> OBIETTIVO DELL'ESERCIZIO:
Traduci in inglese questa frase del testo sulla campagna per i diritti di cittadinanza: «I migranti sono contribuenti, lavorano, si formano e studiano sul nostro territorio.»

> TESTO ESTRATTO:
Prima Persona Basilicata ha aderito
alla campagna nazionale di raccolta firme "L'Italia sono
anch'io" per i diritti di cittadinanza. "Un'opportunità ed
un impegno - afferma il Presidente regionale Mario Polese - preso in
prima persona dai membri dell'associazione per venire incontro alle
centinaia di migliaia di concittadini che contribuiscono alla
crescita del nostro paese e ai quali spesso vengono negati,ancora
oggi, diritti fondamentali". L'iniziativa mira ad una duplice
riforma, nel diritto di cittadinanza, prevedendo che i figli nati in
Italia da genitori stranieri in regola possano essere cittadini
italiani e nel diritto di elettorato, concedendo l'elettorato attivo
nelle elezioni amministrative ai lavoratori stranieri regolarmente
presenti in Italia da cinque anni. Le persone di origine straniera
che vivono in Italia sono oggi circa 5 milioni (stima Dossier Caritas
Italiana Fondazione Migrantes al 1° gennaio 2010), pari all'8 %
della popolazione totale. Di questi un quinto circa sono bambini e
bambine, ragazzi e ragazze nati in gran parte in questo Paese che
solo al compimento della maggiore età si vedono riconosciuto il
diritto a chiederne la cittadinanza. A loro, alle loro famiglie,
vengono per lo più frapposte soltanto barriere e ostacoli, vivendo
quella che di fatto e' una "cittadinanza dimezzata .
"E'
un passo importante e siamo stati contenti di aver aderito alla
campagna - continua Mario Polese - confidando nel buon esito della
proposta di legge. I migranti sono contribuenti, lavorano, si formano
e studiano sul nostro territorio. E' quindi necessario riconoscere
loro i diritti fondamentali, come peraltro già accade diffusamente
in Europa, con l’obiettivo di costruire una convivenza civile
basata su una effettiva reciprocità di diritti e doveri."

> ESTRATTO DEI DATI:
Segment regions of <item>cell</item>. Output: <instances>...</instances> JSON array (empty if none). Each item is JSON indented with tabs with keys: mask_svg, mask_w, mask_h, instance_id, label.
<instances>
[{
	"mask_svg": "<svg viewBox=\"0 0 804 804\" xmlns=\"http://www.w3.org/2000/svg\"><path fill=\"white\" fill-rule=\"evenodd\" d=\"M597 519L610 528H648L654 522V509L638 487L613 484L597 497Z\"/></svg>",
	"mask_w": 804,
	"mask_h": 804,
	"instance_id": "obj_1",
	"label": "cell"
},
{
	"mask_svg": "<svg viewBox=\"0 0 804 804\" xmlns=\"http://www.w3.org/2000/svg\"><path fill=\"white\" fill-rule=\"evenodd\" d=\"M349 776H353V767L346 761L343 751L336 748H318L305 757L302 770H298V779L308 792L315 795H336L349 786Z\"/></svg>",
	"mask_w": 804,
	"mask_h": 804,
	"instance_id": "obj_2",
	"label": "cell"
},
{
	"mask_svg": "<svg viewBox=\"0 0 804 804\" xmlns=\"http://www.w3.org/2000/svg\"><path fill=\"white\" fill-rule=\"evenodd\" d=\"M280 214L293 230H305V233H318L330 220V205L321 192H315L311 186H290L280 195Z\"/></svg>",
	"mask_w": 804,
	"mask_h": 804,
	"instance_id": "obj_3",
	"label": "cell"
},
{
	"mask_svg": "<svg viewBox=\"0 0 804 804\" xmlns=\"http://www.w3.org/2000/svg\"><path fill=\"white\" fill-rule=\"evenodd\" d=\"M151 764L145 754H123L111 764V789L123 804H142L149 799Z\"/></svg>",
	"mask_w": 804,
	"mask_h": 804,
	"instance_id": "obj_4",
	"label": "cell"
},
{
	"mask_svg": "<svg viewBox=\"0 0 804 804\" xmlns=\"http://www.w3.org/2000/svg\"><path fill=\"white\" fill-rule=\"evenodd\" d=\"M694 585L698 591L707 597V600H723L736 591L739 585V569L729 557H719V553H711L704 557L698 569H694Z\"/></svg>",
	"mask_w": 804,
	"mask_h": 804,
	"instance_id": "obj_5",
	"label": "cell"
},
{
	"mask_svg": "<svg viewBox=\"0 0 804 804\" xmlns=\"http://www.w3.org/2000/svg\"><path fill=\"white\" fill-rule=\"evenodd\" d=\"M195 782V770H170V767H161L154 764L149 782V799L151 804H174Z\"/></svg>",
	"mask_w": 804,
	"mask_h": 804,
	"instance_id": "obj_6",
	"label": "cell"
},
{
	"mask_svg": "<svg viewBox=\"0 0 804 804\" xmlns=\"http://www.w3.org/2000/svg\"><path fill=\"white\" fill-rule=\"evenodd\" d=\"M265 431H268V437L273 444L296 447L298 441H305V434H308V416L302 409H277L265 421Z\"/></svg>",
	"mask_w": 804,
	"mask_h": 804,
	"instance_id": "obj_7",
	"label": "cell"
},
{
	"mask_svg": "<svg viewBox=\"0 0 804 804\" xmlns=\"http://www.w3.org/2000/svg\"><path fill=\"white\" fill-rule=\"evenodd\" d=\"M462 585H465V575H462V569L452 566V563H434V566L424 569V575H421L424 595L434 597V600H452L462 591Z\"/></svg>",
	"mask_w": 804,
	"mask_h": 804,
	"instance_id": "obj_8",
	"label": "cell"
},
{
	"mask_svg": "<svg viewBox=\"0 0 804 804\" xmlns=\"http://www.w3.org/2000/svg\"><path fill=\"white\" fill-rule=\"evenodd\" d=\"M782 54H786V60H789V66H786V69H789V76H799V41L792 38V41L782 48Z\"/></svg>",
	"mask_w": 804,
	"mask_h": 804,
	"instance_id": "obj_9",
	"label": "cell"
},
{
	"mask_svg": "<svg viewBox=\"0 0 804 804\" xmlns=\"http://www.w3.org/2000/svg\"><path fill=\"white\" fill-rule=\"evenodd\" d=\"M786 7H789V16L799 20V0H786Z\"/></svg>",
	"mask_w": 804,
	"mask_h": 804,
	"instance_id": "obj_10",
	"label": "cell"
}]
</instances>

> RISULTATO DELL'ESERCIZIO:
Migrants are taxpayers; they work, train, and study in our territory.